Unless birds are flying directly toward or away from you, you’ll need to ‘lead’ them. As birds are moving quickly when you shoot, if you just point the gun at the bird and pull the trigger you’ll miss! The birds will have flown out of the spot by the time the shot reaches that position. Instead, imagine you’re painting the bird out with a brush; swing the gun from behind the bird, following its flight path, and shoot when the muzzle leads the bird. Remember to keep the gun swinging after you’ve pulled the trigger to complete the ‘stroke’. An old and useful saying is, “It’s better miss ahead than behind.” Pre-season clay bird shoots are held throughout the country, and getting your eye in at these events will make your opening morning much more successful!
|Swing from behind along the line of the bird's flight path.
|When you're crossing the head, squeeze the trigger.
|Keep swinging past the bird. Don't stop when you fire.
Most new hunters take their shot far too early. The effective range of a shotgun is 40 metres, and shooting at birds beyond this range generally only scares them off. Practise estimating ranges by judging when an object is 40 metres away (say a post or plant) and then stepping it out.
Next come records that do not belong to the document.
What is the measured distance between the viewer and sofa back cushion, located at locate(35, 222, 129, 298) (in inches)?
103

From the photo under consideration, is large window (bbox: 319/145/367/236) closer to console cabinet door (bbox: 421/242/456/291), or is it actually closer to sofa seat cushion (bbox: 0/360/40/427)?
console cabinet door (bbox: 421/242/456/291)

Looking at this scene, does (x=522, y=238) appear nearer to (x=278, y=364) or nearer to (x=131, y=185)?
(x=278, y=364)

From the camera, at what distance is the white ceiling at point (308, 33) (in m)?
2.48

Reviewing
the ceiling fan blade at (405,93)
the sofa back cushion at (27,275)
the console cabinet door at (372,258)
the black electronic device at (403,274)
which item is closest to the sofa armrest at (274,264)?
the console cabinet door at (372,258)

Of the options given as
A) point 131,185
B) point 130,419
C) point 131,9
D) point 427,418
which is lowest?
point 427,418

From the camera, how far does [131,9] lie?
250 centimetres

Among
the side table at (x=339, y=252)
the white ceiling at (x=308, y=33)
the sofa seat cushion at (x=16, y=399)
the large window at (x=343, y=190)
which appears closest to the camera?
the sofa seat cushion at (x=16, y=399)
Do this regularly and you’ll start shooting in range.
Game birds have an extensive range; they can be found on lakes, estuaries, rivers, steams, swamps ponds and drains. Increasingly, and as a result of more intensive farming practices, mallards and shelduck can be found on pasture, crops and stubble paddocks.
A boat can be useful; it allows access to many areas, especially public areas that otherwise, you would not be able to reach.
Once you've successfully shot a game bird, ensure you mark that fallen bird; watch closely where the bird falls and note any distinctive object nearby.
Once you’ve found a good location keep still, keep low and keep hidden. Movement alerts ducks that all is not well. A face mask is an important accessory and follow the birds approach with your eyeballs only.
Use a stealthy approach. If you see ducks on a stretch of river or a pond, approach carefully using whatever cover you can; drains, hills, hedges, low ground, etc.
Remain hidden; a common mistake is getting bored and moving out of a maimai too soon. Be patient.
Dawn and dusk are productive; be in position early and don’t be too eager to leave in the evening.
Bad weather means good hunting; when it blows hard, birds rafted up on large lakes and at sea fly into small areas seeking shelter. If it floods, birds fly around looking for flooded paddocks and other new sheets of water. Be there first, with a few decoys and a duck call, and you’ll be in the action.
A dog is a great asset to hunters, to retrieve shot birds, find wounded game, flush live ones, and as a companion throughout the year. Hunting with your dog builds a connection between hunter and dog like no other.
There are a range of books, multi-media and clubs that provide advice on training a gun dog, and many find this a hugely rewarding pastime in itself.
Labradors are popular waterfowl dogs, pointer breeds are popular upland game dogs and both can often be cross-trained.